In memoriam: Professor Emeritus Kenneth C. Smith (1932-2023)

Professor K.C. Smith at an ECE event
Professor Emeritus Kenneth C. (‘K.C.’) Smith was a former Chair of the department. He co-wrote an introductory undergraduate textbook in electronics that has been translated into several languages and sold over a million copies around the globe. (Photo: michael t photography & design inc.)

NOVEMBER 30, 2023 • By Baakal Geleta

ECE Professor Emeritus Kenneth C. (‘K.C.’) Smith (BASc 5T4, MASc 5T6, PhD 6T0), who passed away on October 29, 2023, at the age of 91, was an internationally renowned scholar with over 150 papers published in numerous fields. Along with his colleague Professor Emeritus Adel Sedra, he wrote the undergraduate textbook Microelectronic Circuits, known colloquially as ‘Sedra/Smith,’ which has sold over a million copies since its 1982 publication and influenced generations of students worldwide.

“His influence in the department cannot be overstated,” says Professor Deepa Kundur, Chair of ECE. “In reflecting on K.C.’s legacy, we celebrate not only his academic achievements but also the profound impact he has had on the lives of students, colleagues and the broader engineering community. He was a true thought leader and mentor to so many."

Smith’s professional career began with his tenure as a Research Engineer at the Computation Centre at the University of Toronto in 1956, where he was assigned to assist in the development of high-speed computers as part of a collaborative program with the University of Illinois Urbana-Champaign. In the early 60s, he split his time between the two universities, and at Illinois distinguished himself as the Chief Engineer of Illiac II and Illiac III, two early revolutionary supercomputers. He returned to U of T in 1965 and achieved placement as Full Professor, later serving as the Chair of the Department of Electrical Engineering from 1976 to 1981.

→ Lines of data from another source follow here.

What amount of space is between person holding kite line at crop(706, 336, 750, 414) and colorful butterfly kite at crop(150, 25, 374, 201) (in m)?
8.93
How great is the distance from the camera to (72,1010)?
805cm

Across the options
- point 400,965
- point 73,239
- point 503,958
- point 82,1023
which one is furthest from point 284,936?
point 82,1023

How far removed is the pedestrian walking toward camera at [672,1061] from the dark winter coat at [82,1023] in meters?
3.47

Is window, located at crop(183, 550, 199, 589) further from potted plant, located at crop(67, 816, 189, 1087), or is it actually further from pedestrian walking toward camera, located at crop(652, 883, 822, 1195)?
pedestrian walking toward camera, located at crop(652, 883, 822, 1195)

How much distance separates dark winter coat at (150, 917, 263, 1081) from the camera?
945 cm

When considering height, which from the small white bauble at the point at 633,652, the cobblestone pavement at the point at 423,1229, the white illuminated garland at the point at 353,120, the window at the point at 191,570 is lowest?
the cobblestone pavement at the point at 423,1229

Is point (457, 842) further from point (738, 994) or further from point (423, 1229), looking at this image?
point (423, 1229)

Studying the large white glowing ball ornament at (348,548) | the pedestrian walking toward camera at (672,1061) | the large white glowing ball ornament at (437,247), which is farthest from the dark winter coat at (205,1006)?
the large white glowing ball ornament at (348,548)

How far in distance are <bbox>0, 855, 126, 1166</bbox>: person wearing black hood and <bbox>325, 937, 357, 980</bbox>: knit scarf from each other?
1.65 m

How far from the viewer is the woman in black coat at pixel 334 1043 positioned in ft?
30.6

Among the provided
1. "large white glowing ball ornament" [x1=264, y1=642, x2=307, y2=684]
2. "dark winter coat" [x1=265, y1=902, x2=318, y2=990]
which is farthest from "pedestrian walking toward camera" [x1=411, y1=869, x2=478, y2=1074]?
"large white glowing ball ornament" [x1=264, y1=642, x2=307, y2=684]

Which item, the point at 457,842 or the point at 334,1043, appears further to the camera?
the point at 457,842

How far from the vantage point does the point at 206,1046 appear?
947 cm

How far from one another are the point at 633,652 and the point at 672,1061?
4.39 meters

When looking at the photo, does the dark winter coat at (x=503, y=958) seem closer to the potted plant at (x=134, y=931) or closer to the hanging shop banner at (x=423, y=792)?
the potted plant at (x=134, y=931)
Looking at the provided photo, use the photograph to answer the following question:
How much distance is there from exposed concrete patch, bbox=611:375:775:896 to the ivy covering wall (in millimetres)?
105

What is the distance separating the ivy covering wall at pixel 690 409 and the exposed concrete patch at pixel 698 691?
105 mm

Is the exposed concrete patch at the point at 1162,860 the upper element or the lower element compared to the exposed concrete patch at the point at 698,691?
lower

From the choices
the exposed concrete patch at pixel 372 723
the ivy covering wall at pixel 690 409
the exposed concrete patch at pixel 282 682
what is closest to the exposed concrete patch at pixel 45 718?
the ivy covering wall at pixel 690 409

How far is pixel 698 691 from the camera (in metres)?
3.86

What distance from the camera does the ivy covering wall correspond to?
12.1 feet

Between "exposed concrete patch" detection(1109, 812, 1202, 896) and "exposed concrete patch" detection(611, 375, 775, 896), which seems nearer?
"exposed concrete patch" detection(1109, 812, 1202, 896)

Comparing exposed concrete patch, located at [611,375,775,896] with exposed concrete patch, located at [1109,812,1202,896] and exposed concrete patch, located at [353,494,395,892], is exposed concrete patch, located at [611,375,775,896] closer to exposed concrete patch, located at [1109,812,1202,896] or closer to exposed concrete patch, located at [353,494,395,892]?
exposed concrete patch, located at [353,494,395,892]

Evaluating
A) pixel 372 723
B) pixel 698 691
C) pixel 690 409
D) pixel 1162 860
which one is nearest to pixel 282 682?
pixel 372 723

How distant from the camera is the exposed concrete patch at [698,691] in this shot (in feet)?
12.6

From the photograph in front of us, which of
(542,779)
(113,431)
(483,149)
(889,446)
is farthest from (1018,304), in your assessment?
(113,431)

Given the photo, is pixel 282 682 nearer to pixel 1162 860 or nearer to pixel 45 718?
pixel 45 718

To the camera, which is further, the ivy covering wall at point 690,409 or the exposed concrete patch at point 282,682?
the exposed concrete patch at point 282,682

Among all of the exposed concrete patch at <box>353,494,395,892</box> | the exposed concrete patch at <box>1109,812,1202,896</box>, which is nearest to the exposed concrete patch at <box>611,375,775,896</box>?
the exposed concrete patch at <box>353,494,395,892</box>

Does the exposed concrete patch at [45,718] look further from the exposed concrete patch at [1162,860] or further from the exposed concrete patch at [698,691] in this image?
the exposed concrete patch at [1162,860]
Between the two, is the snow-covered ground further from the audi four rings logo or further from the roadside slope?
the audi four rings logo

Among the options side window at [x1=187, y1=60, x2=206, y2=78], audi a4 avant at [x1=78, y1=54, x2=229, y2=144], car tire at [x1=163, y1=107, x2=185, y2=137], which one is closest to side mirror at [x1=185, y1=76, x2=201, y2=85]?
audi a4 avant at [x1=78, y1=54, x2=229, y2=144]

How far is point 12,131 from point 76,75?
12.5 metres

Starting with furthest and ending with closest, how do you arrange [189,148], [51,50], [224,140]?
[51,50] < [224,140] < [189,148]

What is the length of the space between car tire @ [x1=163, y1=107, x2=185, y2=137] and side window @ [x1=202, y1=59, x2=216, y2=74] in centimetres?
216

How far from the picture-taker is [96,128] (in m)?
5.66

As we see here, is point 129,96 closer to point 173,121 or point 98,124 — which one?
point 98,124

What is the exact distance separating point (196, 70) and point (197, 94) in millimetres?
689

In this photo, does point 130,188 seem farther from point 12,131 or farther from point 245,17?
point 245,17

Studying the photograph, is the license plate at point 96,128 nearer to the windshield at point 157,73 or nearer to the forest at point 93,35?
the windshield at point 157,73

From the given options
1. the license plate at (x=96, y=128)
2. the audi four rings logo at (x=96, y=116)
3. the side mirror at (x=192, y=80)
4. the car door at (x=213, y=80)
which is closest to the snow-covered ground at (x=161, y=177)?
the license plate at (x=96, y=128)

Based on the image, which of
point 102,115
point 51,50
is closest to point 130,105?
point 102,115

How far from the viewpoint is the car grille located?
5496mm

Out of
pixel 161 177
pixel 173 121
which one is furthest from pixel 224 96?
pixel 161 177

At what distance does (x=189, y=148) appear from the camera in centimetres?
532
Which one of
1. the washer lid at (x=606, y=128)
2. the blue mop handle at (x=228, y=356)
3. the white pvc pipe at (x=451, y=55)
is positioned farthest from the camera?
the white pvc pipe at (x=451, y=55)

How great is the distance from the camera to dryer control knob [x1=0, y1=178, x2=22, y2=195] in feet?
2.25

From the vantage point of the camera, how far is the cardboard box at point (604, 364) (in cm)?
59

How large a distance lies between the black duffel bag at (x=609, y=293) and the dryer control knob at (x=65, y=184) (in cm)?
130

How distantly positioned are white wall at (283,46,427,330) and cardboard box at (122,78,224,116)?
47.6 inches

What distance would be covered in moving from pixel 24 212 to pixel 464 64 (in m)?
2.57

A prolific researcher, Smith’s publications spanned a wide array of fields, from electronic circuits, computer architecture and multiple-valued logic to machine vision, human-computer interfaces and neural networks, among many others.

He co-invented, along with Sedra, the current conveyor — a groundbreaking circuit component akin to an operational amplifier. He also co-founded and held the role of principal scientist at Z-Tech, a medical instrumentation company specializing in bio-impedance measurement devices for breast cancer detection, underscoring his dedication to the practical application of engineering principles.

Smith’s impact extended to the global stage with his appointment as advisory professor in communications at China’s Shanghai Tiedao University in 1989. Later, he also served as a visiting professor at the Hong Kong University of Science and Technology, where he played a pivotal role in founding its computer engineering department.

His commitment to the wider engineering community is evident through his leadership positions in professional societies, including the Chairmanship of the Publications Council of the Canadian Society of Electrical Engineering (CSEE) and a Directorship at the Canadian Society for Professional Engineers (CSPE). He was recognized by many awards throughout his career, including his election as a Fellow of the Institute of Electrical and Electronics Engineers (IEEE), later named a Life Fellow in 1996. He earned the IEEE Computer Society Certificate of Appreciation, the IEEE Canada Computer Medal and the Lifetime Achievement Award from the Information Technology Association of Canada, among others.

Smith stayed committed to nurturing future generations by establishing the Kenneth Carless Smith Engineering Science Research Fellowship. This fellowship continues to support and inspire students in the Engineering Science program at U of T. In 2012, the International Symposium on Multiple-Valued Logic honoured him by establishing the Kenneth C. Smith Early Career Award for Microelectronics Research, a fitting tribute to his enduring contribution to the field.

“His passion for education, commitment to service, dedication to the pursuit of knowledge and innovative spirit will endure as source of inspiration to many,” says Kundur. “K.C. will be missed.”

A fund has been set up to honour Professor Emeritus K.C. Smith’s legacy to the Faculty of Applied Science & Engineering. Donations are welcome.